While the prime objective of the14th Regiment had been to cut the Masan road, another regiment, the 15th, apparently had the mission of capturing Masan or the high ground around it. [N15-39]
[N15-37 Ibid., 1st Bn, 27th Inf, Opn Rpt, 23 Jul-3 Aug 50; 27th Inf S-3 Activities Rpt, Aug 50.]
[N15-38 27th Inf S-3 Activities Rpt, Aug 50; 1st Bn, 27th Inf, Opn Rpt, 4-30 Aug 50; 25th Div WD, 2-3 Aug 50; Michaelis with Davidson, “This We Learned in Korea,” op. cit. ]
[N15-39 8th FA Bn WD, Aug 50.]
When the attack on Chindong-ni failed, the 15th Regiment withheld the attack on Masan but did infiltrate the high ground southwest of the town.
The enemy 6th Division, which had driven so rapidly eastward from Hadong, where it first encountered American troops on 27 July, had by now, in the course of a week, suffered heavy casualties which reduced it to about half strength. [N15-40] After the battles of the Chungam-ni Notch and Chindong-ni, both sides regrouped and made ready for a new test of strength on the approaches to Masan.
[N15-40 ATIS Res Supp Interrog Rpts, Issue 100 (N.K. 6th Div), pp. 37-38.]
The movement around the left flank of Eighth Army in late July had been the most brilliantly conceived and executed of the North Korean tactical operations south of the Han River.
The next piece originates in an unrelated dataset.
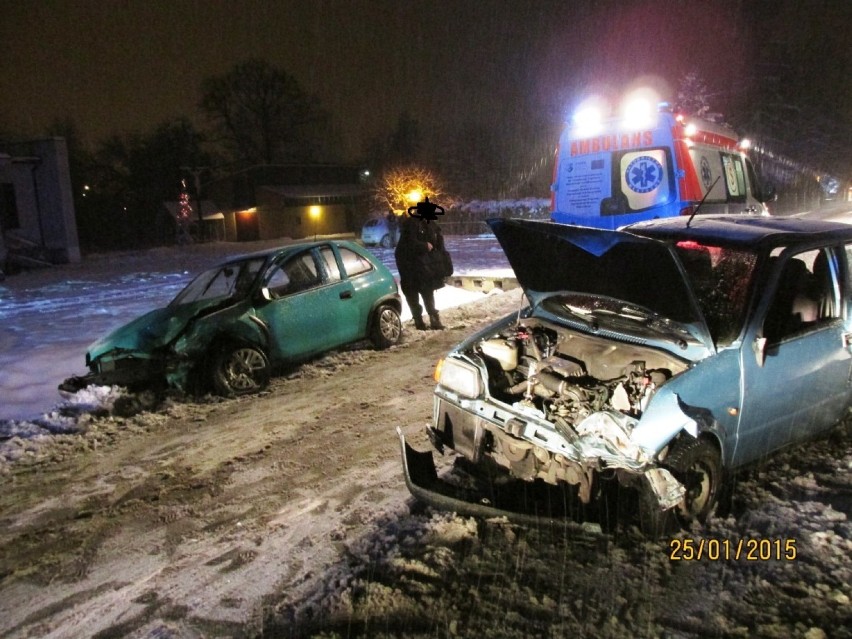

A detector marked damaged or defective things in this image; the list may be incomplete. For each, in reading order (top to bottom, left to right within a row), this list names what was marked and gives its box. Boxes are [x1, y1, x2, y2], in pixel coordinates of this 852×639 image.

green damaged car [63, 241, 402, 396]
blue damaged car [63, 240, 402, 398]
crumpled front end [410, 318, 704, 516]
blue damaged car [402, 218, 852, 532]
It had held within it the possibilities of victory—of driving U.N. forces from the peninsula. It had compelled Eighth Army to reinforce its units in the southwest at the expense of the central front, and to redeploy the U.N. forces along a shorter line behind the Naktong River, in what came to be called the Pusan Perimeter.
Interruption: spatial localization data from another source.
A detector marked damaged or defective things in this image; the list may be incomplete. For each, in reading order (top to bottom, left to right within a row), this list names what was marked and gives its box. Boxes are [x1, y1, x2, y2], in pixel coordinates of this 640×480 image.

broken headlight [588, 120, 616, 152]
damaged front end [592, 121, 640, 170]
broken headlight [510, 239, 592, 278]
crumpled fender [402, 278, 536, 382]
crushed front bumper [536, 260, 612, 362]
In early August, General Walker received what he regarded as conclusive intelligence that the enemy plan had been to supply the North Korean enveloping force in southwestern Korea by water from the port of Kunsan and other ports southward to and including Yosu. Walker said that had the enemy force driven straight and hard for Pusan instead of occupying all the ports in southwestern Korea, he would not have had time to interpose the strength to stop it. [N15-41]
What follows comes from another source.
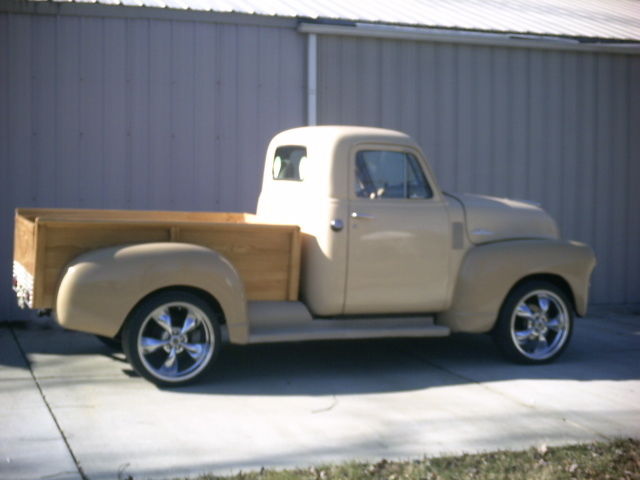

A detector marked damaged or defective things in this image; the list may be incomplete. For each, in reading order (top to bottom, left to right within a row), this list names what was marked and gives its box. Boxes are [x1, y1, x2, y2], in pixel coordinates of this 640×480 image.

pavement crack [9, 326, 90, 480]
Never afterward were conditions as critical for the Eighth Army as in the closing days of July and the first days of August 1950. Never again did the North Koreans come as close to victory as when their victorious 6th and 4th Divisions passed eastward through Chinju and Kochang. Costly, bloody battles still remained, but from a U.N. strategic point of view, the most critical phase had passed. Heavy U.N. reinforcements were then arriving, or on the point of arriving, in Korea.
[N15-41 Memo, Maj Gen Doyle O. Hickey (Dep CofS, FEC) to CofS, FEC, 7 Aug 50, sub: Report of Visit to Korea.]